Keeping a record of your pain and symptoms can help you and your doctor when it comes to both diagnosis and management of symptoms. Endometriosis UK has a pain and symptoms diary which you can use to help you with this.

Video: What it's like living with Endometriosis
What are the treatment options?

While there is currently no cure for endometriosis, there are different treatments that can help ease the symptoms. The NHS website provides further information on these.

Endometriosis UK also offers valuable support and information to those affected by endometriosis on their webpage. You may wish to call their free confidential endometriosis helpline if you have any questions about treatment or would just like someone to talk to: 0808 808 2227.

Endometriosis UK

Have written a guide for employer's, which provides an overview of the legal situation when it comes to managing endometriosis at work.

The Royal College of Obstetricians and Gynecologists

Have provided an information leaflet if you wish to know more about endometriosis. It may also be helpful if you are the partner or relative of someone with endometriosis.

What is menopause and perimenopause?

The Menopause is a natural part of aging that happens when a woman's ovaries stop producing eggs, leading to a decline in the reproductive hormones that they produce (oestrogen, progesterone and testosterone). It refers to when a women has not had her period for 12 consecutive months.

It usually occurs between the ages of 45 and 55, with the average age for women the UK being 51. However, around 1 in 100 women experience menopause before the age of 40, and this is known as pre-mature menopause.

The transition period leading up to the menopause is the perimenopause, and can last for a few months or several years. During this time, periods may become lighter/more irregular and other symptoms can start to emerge.

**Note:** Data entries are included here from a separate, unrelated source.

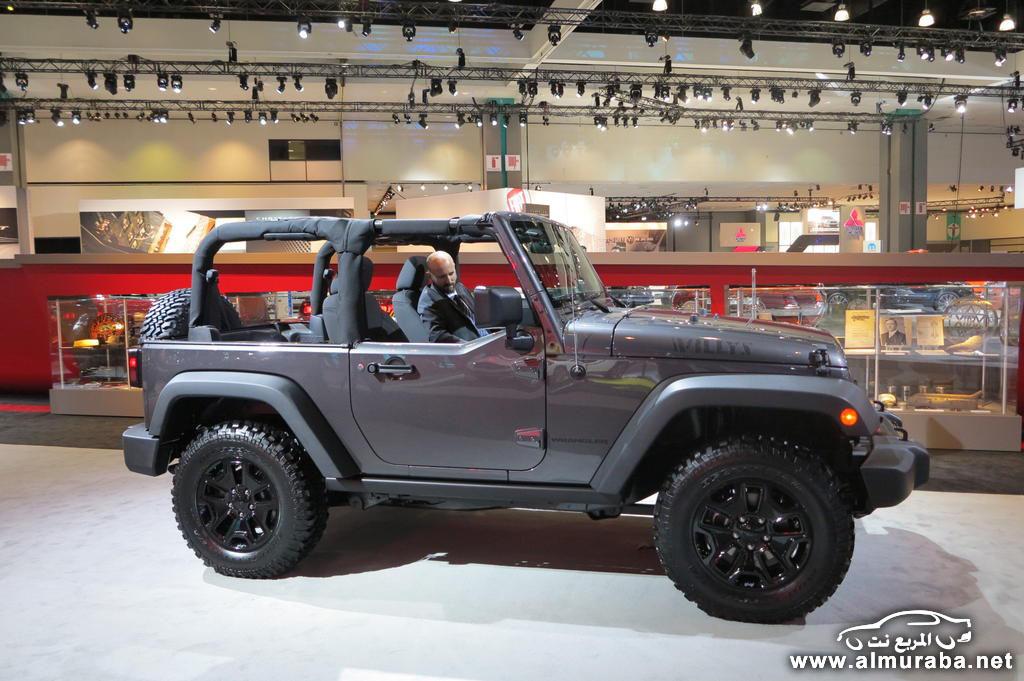 jeep-wrangler-willys-wheeler-la-auto-show-03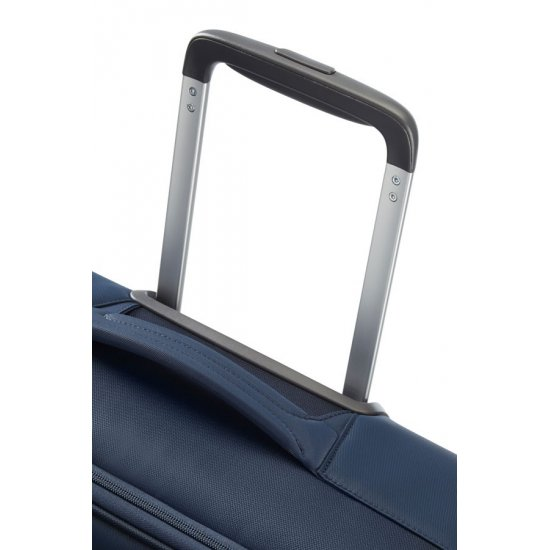 Lightway 4-wheel 67cm Medium Spinner suitcase
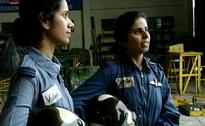 Exclusive: The First Indian Air Force Women Who Went Into Combat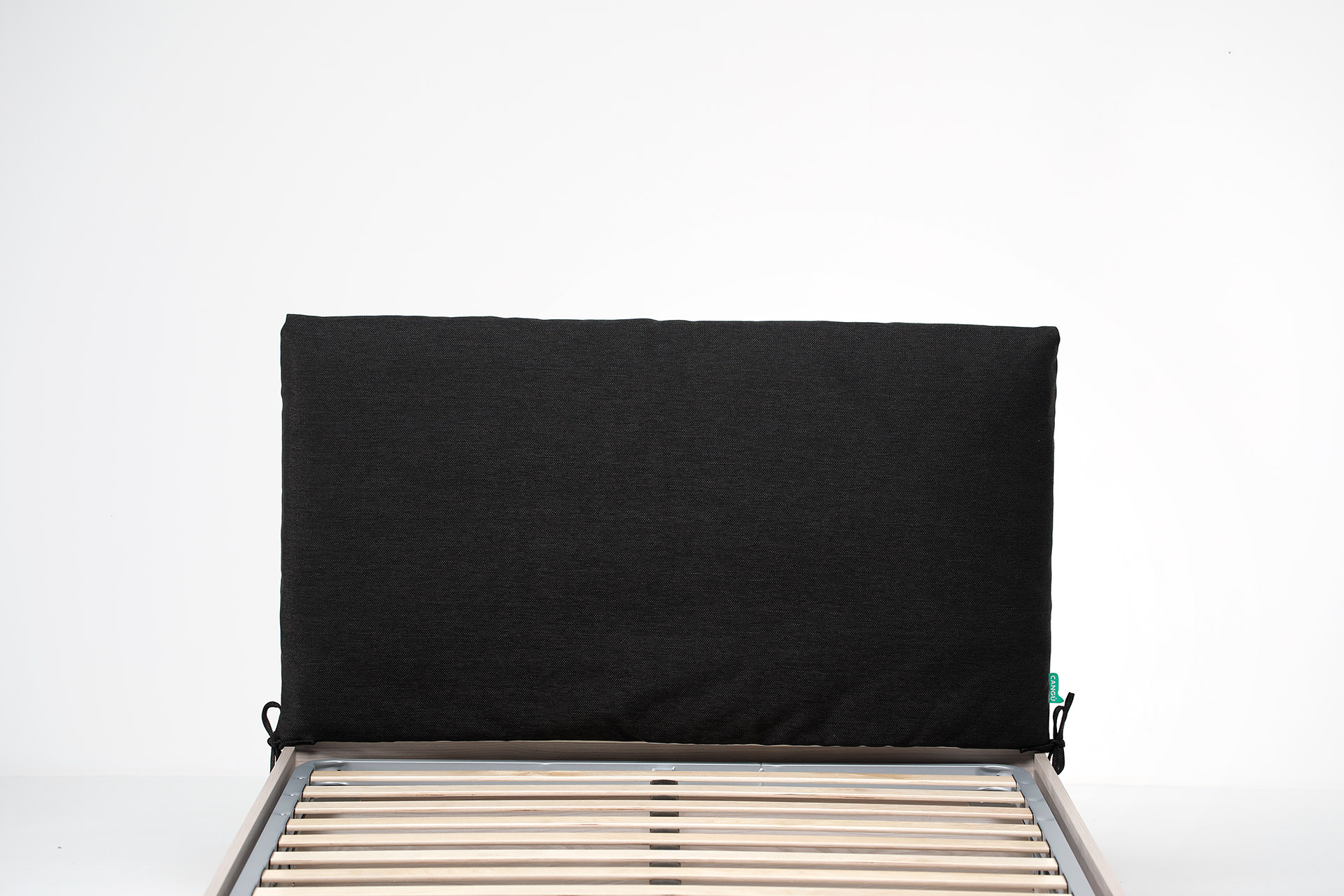 Cuscino testata del letto contenitore con larghezza 120 cm - Cuscino testata letto ...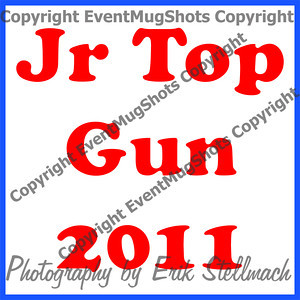 2011.07.23 Jr TopGun Tri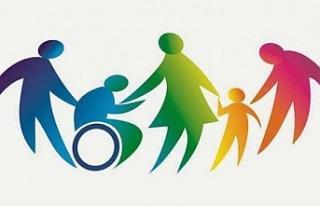 Engelliler Haftası kutlu olsun!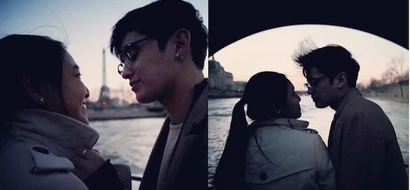 Nadine Lustre and James Reid share passionate kiss while abroad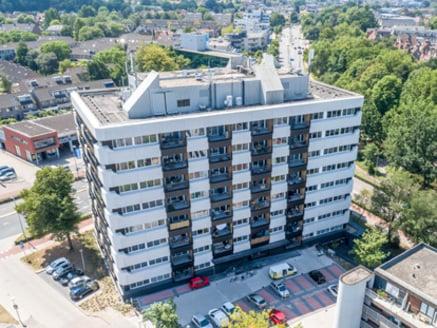 Cityside Apartments em Amersfoort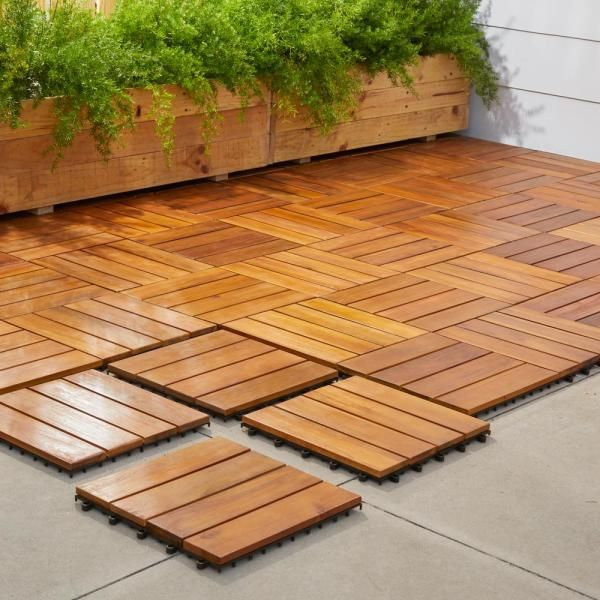 Vifah Roch 4 Slat 12 In X 12 In Wood Outdoor Balcony Deck Tile 10 Sq Ft Case A3458 488 5 11 The Home Depot In 2020 Deck Tile Hardwood Decking Wood Deck Tiles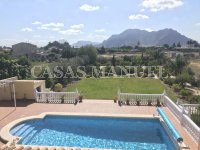 Luxury Finca with Views in El Mudamiento  (31)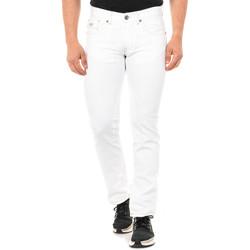 Vêtements Homme Pantalons 5 poches La Martina Jean Blanc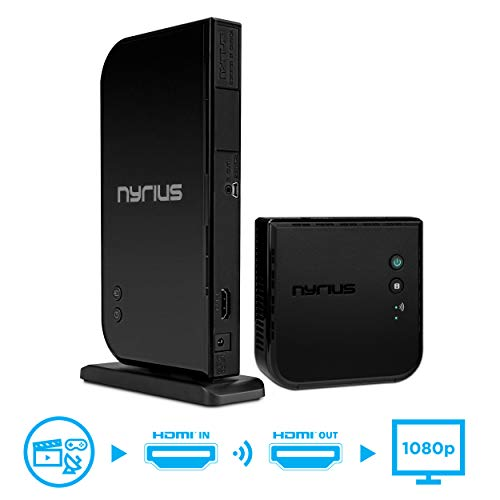 Nyrius Aries Home HDMI Digital Wireless Transmitter & Receiver for HD 1080p Video...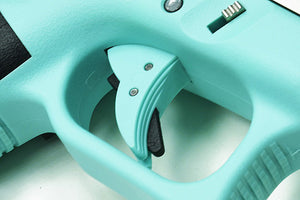 Guarder Ridged Trigger For G-Series GBB (Robin Egg Blue)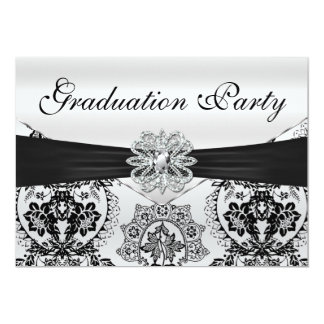 Stunning Black and Silver Damask Graduation Party 5x7 Paper Invitation Card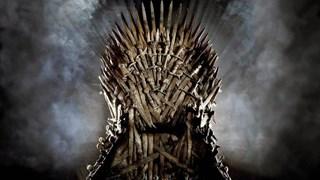 """10 любопитни факта за """"Игра на тронове"""""""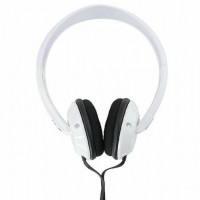 Skullcandy S5URDZ-074 On-the-ear Wired Headphones (White, Black, On The Ear)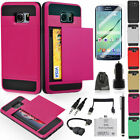 EEEKitfor Galaxy S6 Edge Plus Heavy Duty Rugged Armor Card Slot Wallet Case+Film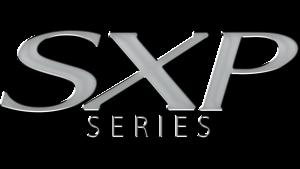 Bennington SXP Series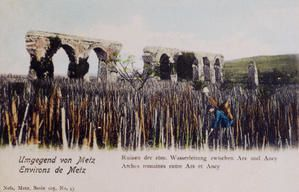 Nels-105-043--Vigneron-Arches.jpg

What are common symptoms of menopause and perimenopause?
  • Hot flushes – short, sudden feelings of heat, usually in the face, neck and chest, which can make your skin red and sweaty
  • Night sweats – hot flushes that occur at night
  • Difficulty sleeping – this may make you feel tired and irritable during the day
  • A reduced sex drive (libido)
  • Problems with memory and concentration
  • Vaginal dryness and pain, itching or discomfort during sex
  • Headaches
  • Mood changes, such as low mood or anxiety
  • Palpitations – heartbeats that suddenly become more noticeable
  • Joint stiffness, aches and pains
  • Reduced muscle mass
  • Recurrent urinary tract infections (UTIs)

If you feel that you are suffering from some of these symptoms, 'Menopause Support' have created a symptom checker that you can complete and take with you to your GP appointment.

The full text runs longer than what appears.